Die schwarze Farbe, die die Pessimisten auftragen, hat mit der Wirklichkeit wenig mehr zu tun als der ältere Goldglanz. Dennoch wird hier ein wichtiger Schritt vollzogen: Die Zerstörung jener autoritativen Sinnstiftungen schafft den Raum, in der das Subjekt - als Kritiker wie als Opfer - seine Interessen und seine Sichtweise zur Geltung bringen kann.
Aus dem Inhalt:
Metaphysik und Geschichtsphilosophie - Pessimismus im 19. Jahrhundert
Metaphysischer Pessimismus - Kulturpessimismus - Dekadenz - Subjekt und Masse - Weltschmerz - Pessimismus nach der Jahrhundertwende: Konservative Entwürfe - Utopien Die Perspektive des Pessimismus
Leseprobe (p. 211-214)
Fazit:
Die Perspektive des Pessimismus
Wenn Spengler seine
Untergangsprophezeiungen zu einer Zeit entwickelt, in der er selbst davon
überzeugt ist, daß sich die historische Lage in der näheren Zukunft zum
Besseren wenden werde, dann demonstriert dies ein letztes Mal die
Unabhängigkeit der pessimistischen Wirklichkeitsdeutungen von der konkreten
historischen Situation.
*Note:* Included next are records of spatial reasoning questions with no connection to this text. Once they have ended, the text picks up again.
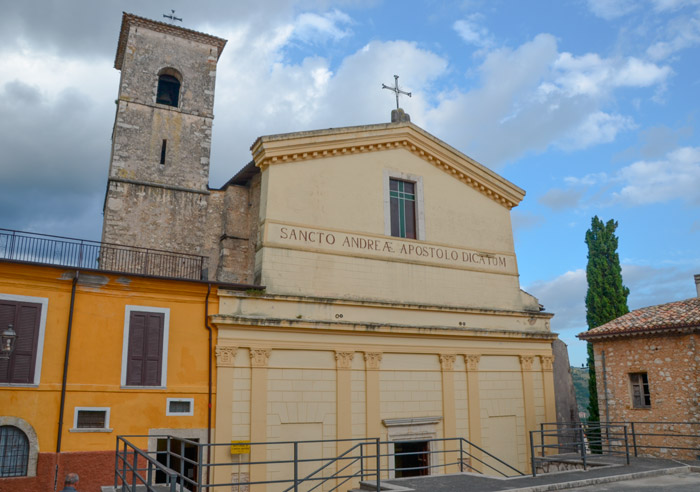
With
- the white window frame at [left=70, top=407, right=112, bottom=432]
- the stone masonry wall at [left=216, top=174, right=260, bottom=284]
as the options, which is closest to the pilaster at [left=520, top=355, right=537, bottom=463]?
the stone masonry wall at [left=216, top=174, right=260, bottom=284]

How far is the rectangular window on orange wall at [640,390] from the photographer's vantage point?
69.8 feet

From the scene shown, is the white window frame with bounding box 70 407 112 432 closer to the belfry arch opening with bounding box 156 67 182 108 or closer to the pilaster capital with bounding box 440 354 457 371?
the pilaster capital with bounding box 440 354 457 371

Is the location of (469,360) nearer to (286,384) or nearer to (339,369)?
(339,369)

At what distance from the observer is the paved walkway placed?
1174 cm

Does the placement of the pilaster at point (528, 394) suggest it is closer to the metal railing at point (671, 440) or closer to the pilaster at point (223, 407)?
the metal railing at point (671, 440)

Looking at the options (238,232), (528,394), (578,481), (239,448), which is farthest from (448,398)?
(238,232)

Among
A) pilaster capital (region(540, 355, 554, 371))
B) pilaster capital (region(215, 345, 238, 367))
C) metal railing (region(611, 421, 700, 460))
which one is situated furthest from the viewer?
metal railing (region(611, 421, 700, 460))

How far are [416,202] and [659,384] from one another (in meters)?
11.1

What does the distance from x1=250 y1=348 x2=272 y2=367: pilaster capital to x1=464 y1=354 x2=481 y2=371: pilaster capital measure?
644 cm

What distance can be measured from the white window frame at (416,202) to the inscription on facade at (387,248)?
40 cm

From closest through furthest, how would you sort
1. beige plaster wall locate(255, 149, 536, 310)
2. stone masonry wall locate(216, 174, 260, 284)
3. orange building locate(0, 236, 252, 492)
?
1. orange building locate(0, 236, 252, 492)
2. beige plaster wall locate(255, 149, 536, 310)
3. stone masonry wall locate(216, 174, 260, 284)

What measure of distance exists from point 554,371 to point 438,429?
6204 mm

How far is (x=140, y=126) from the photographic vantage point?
72.6 ft

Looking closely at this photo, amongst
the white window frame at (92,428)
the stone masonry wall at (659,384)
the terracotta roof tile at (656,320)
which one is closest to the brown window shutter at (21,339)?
the white window frame at (92,428)
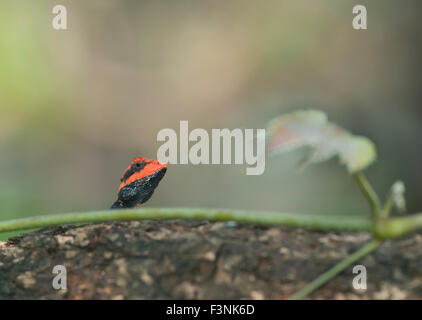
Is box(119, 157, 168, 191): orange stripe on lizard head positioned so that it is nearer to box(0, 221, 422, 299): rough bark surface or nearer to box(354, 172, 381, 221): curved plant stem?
box(0, 221, 422, 299): rough bark surface

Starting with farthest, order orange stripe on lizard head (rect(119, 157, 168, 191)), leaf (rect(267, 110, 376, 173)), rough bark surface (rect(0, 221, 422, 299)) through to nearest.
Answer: orange stripe on lizard head (rect(119, 157, 168, 191))
rough bark surface (rect(0, 221, 422, 299))
leaf (rect(267, 110, 376, 173))

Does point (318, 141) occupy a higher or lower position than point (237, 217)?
higher

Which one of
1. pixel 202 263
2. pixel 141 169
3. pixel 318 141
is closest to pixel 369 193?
pixel 318 141

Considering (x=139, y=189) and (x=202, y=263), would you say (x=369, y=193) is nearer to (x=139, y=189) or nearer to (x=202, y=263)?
(x=202, y=263)

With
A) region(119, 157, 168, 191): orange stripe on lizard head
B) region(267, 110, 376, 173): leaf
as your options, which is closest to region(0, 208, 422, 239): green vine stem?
region(267, 110, 376, 173): leaf

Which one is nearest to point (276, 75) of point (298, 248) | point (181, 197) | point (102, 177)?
point (181, 197)

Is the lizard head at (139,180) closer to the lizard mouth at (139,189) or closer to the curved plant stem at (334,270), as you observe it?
the lizard mouth at (139,189)
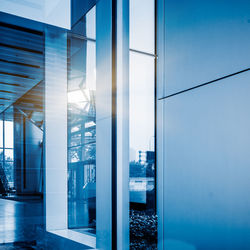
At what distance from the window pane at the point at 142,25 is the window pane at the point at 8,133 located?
12.7 ft

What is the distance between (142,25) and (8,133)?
4.44 m

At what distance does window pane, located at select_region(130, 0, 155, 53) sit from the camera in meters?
6.15

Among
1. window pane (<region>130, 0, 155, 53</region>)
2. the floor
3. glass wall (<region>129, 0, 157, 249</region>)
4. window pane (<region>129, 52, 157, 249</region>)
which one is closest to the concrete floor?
the floor

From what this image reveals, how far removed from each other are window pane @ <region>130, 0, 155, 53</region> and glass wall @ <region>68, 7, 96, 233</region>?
2283 mm

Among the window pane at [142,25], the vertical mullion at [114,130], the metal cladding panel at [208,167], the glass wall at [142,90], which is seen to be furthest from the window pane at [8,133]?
the window pane at [142,25]

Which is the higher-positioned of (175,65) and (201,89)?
(175,65)

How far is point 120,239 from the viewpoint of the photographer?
317cm

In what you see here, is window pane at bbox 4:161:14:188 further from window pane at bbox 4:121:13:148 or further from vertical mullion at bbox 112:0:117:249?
vertical mullion at bbox 112:0:117:249

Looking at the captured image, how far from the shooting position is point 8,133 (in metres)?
3.29

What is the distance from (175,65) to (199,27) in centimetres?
38

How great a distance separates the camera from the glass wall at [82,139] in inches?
144

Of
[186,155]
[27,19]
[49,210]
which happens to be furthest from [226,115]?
[27,19]

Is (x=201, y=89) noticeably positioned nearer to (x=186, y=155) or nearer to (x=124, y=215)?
(x=186, y=155)

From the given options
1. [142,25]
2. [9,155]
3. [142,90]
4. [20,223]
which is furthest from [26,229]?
[142,25]
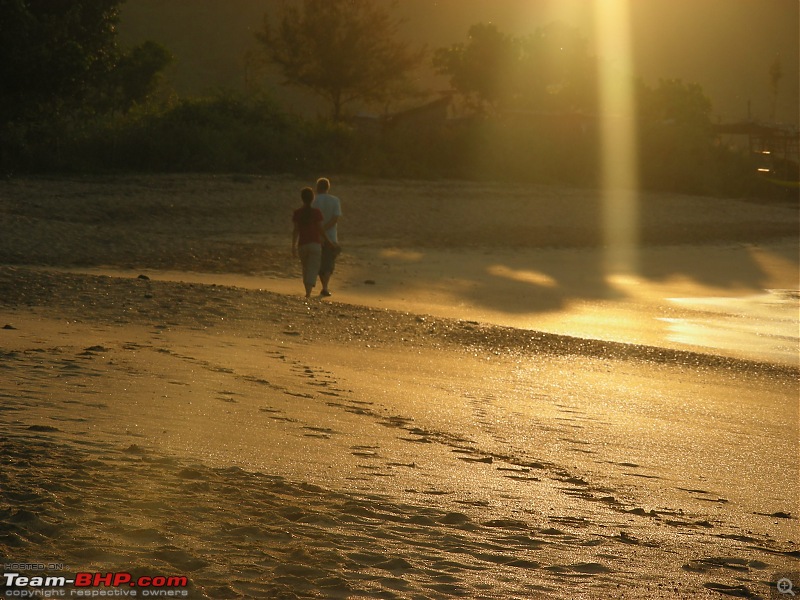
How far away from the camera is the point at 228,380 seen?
716 cm

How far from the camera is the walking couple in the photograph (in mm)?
12602

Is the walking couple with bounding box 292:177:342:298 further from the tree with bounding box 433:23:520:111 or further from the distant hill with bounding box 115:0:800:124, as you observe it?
the distant hill with bounding box 115:0:800:124

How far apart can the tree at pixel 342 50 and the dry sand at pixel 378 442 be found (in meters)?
27.9

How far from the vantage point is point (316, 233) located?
1266 centimetres

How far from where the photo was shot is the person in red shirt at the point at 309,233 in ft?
41.2

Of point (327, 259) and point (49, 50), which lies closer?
point (327, 259)

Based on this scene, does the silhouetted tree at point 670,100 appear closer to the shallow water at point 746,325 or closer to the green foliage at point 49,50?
the green foliage at point 49,50

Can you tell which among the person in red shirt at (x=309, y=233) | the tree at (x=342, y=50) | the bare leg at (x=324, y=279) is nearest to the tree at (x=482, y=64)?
the tree at (x=342, y=50)

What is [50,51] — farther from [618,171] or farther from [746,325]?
[618,171]

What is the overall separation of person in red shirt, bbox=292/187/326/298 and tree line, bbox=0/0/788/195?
1291 centimetres

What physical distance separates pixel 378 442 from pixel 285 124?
2799cm

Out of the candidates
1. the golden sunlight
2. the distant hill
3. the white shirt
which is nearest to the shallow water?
the golden sunlight

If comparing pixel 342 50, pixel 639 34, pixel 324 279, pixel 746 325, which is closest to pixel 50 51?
pixel 324 279

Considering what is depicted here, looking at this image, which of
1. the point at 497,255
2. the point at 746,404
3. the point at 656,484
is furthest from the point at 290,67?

Ebenso wie die optimistischen Fortschrittsprognosen der
Aufklärung hatte sich der Pessimismus längst gegen die Empirie immunisiert – so
kann Spengler etwa die von ihm bewunderte Grandiosität der
Zivilisationsleistungen seiner eigenen Gegenwart mühelos als Indiz des Verfalls
interpretieren, schließlich verrate sich hier die ›sinkende Gestaltungskraft
alternder Kulturen‹.
Tatsächlich erklärt sich die
Entstehung und Ausbreitung pessimistischer Theorien in der Nachfolge
Schopenhauers aus einem ganzen Bündel von subjektiven Motiven und objektiven Entstehungsbedingungen.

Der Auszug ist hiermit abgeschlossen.